Vorliegender Text:
################

In der Türkei trafen sich vor 1'700 Jahren Geistliche zum Ersten Konzil

Wenn wir heute auf das Jahr 325 n. Chr. zurückblicken, treffen wir auf eines der bedeutendsten Ereignisse der Kirchen­geschichte : das Erste Konzil von Nizäa. In einer kleinen Stadt in Bithynien, heute Iznik in der Türkei, versammelten sich rund 300 Bischöfe und Priester aus allen Teilen des Römischen Reiches.

Das Erste Konzil von Nizäa war weit mehr als eine theologische Konferenz. Es war ein machtpolitisches Ereignis, ein Streit um Identität und Wahrheit, ein Versuch, Einheit zu schaffen – und ein Spiegel der jungen Kirche im Spannungsfeld zwischen Glaube und Geschichte. Eingeladen zum heute noch bedeutsamen Konzil von Nizäa hatte kein Geringerer als der römische Kaiser Konstantin der Grosse. Doch was brachte den erst kurz zuvor christlich gewordenen Herrscher dazu, Theologen an einen Tisch zu bringen ? Worüber stritt man sich so leidenschaftlich, dass selbst das Osterdatum bis heute nicht einheitlich geregelt ist ?

################

Extrahierte Daten:
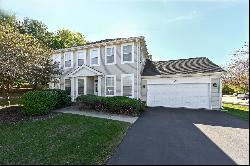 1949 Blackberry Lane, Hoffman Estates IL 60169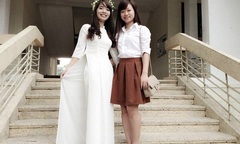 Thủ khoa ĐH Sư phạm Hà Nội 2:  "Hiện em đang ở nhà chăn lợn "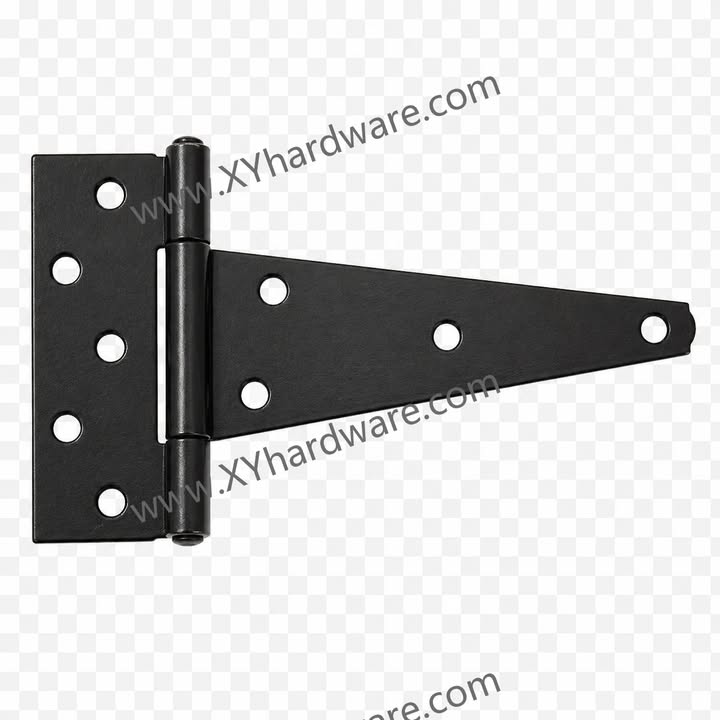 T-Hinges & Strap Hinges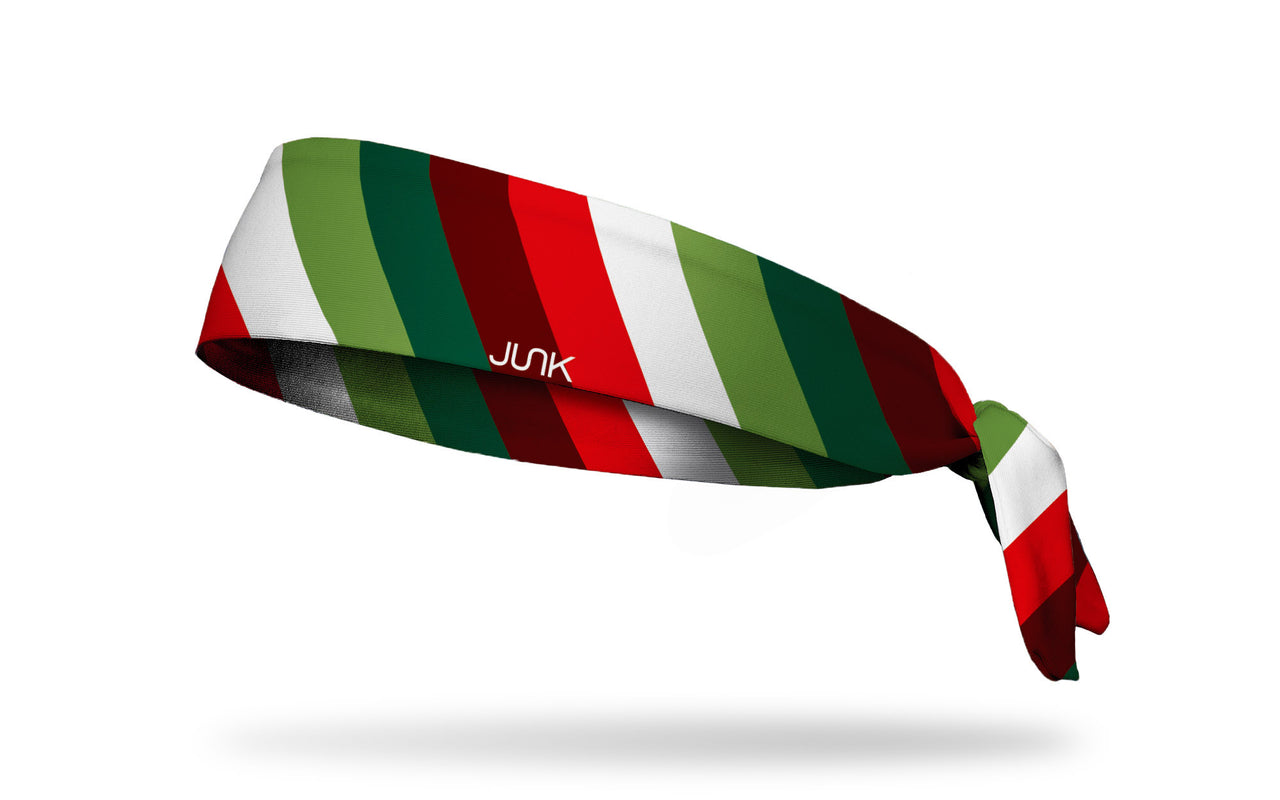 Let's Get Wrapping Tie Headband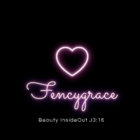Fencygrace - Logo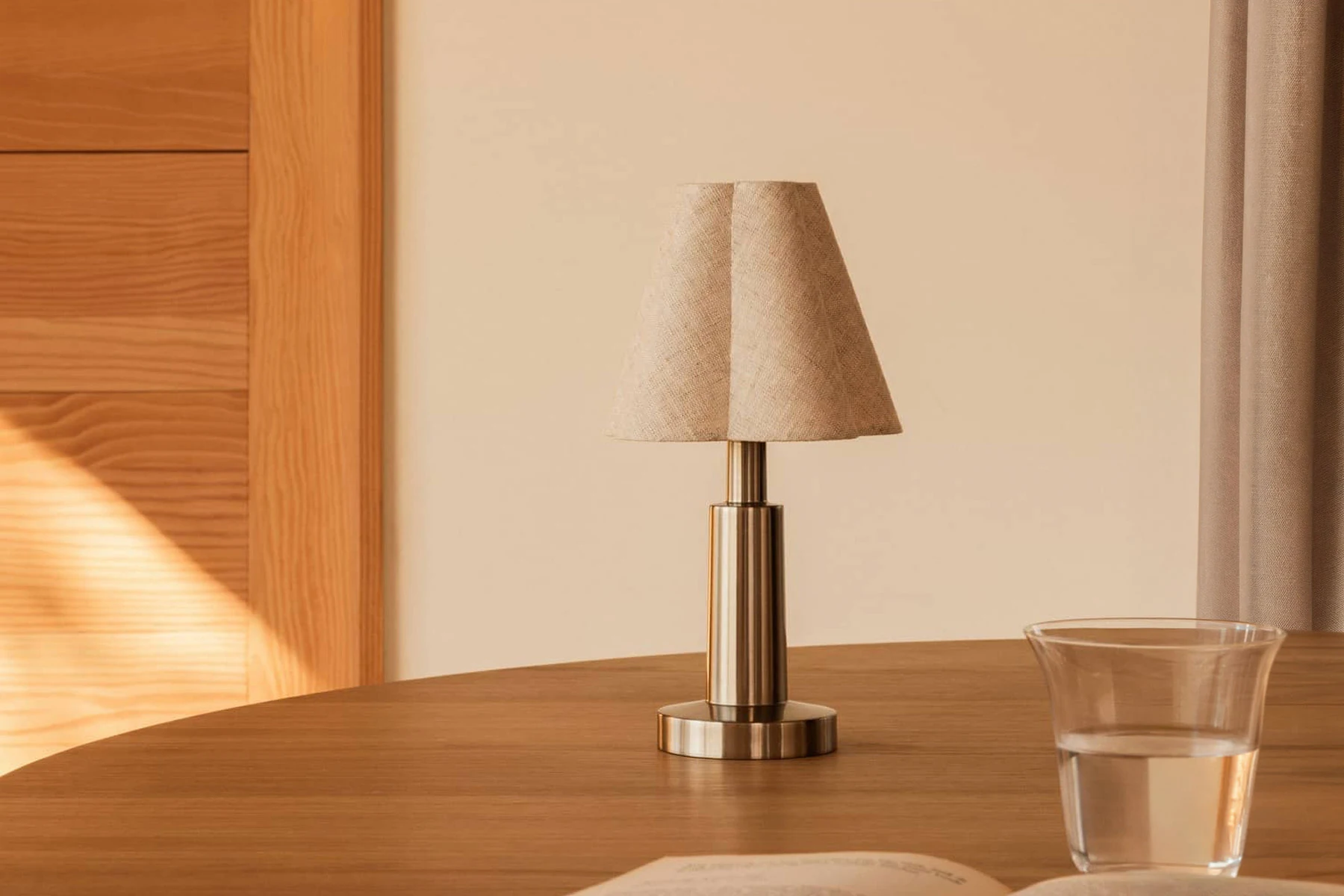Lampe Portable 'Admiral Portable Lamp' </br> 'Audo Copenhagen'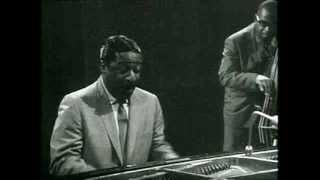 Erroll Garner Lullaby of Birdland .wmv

################

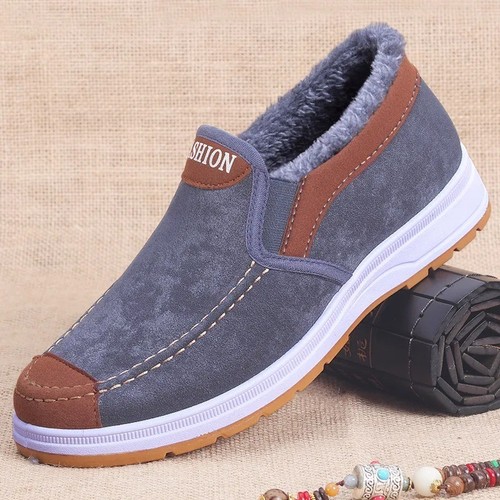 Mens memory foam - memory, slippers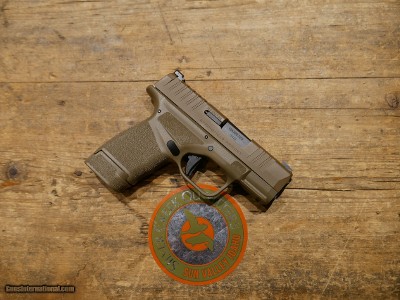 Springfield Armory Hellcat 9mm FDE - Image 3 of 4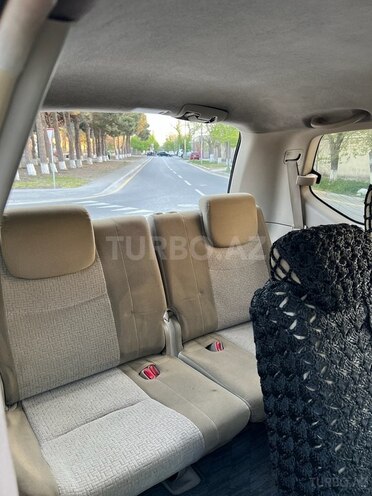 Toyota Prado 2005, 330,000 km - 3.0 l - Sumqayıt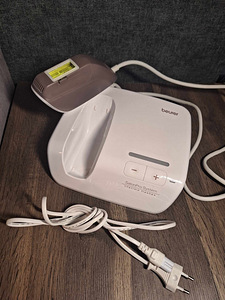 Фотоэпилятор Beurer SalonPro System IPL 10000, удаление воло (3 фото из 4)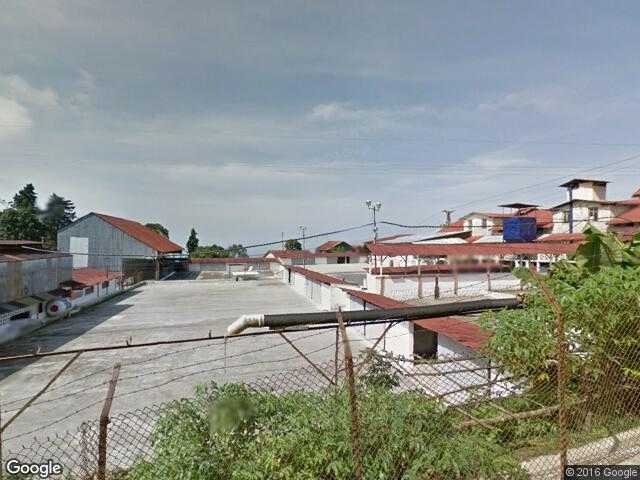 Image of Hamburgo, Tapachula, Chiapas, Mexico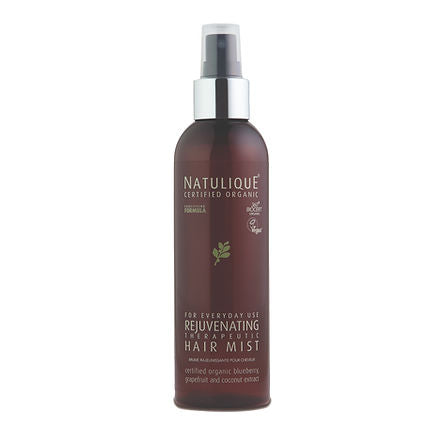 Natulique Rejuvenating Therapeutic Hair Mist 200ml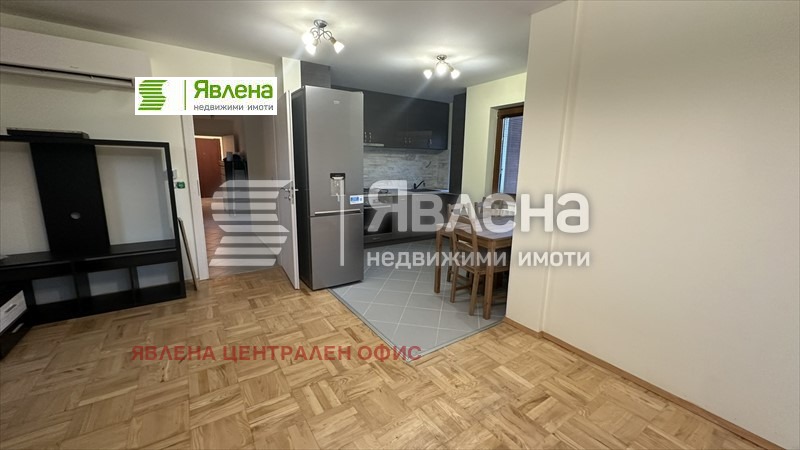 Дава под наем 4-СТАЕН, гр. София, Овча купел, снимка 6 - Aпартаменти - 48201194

################

Aufgaben:
A. Fasse bitte den Absatz aus dem Text zum Konzil von Nizäa, der mit „Das Erste Konzil von Nizäa war weit mehr“ beginnt, als kurze Stichpunktliste zusammen. Die wesentlichen Aussagen sollen erhalten bleiben.
B. Beantworte anhand des Texts zum Konzil von Nizäa die folgenden Fragen:
(i) Wie heißt der Ort des Konzils heute, und in welchem Land liegt er?
(ii) Wie viele Bischöfe und Priester versammelten sich dort ungefähr?
(iii) Wer hatte zum Konzil eingeladen?

Ergebnisse je Aufgabe:
A.
- Das Konzil war mehr als eine theologische Konferenz: ein machtpolitisches Ereignis, ein Streit um Identität und Wahrheit und ein Versuch, Einheit zu schaffen.
- Es spiegelte die junge Kirche im Spannungsfeld zwischen Glaube und Geschichte.
- Eingeladen hatte der römische Kaiser Konstantin der Grosse, der erst kurz zuvor christlich geworden war.
- Offene Fragen: Was bewog ihn, Theologen an einen Tisch zu bringen, und worüber stritt man so heftig, dass das Osterdatum bis heute nicht einheitlich geregelt ist?

B.
(i) Iznik in der Türkei
(ii) Rund 300
(iii) Der römische Kaiser Konstantin der Grosse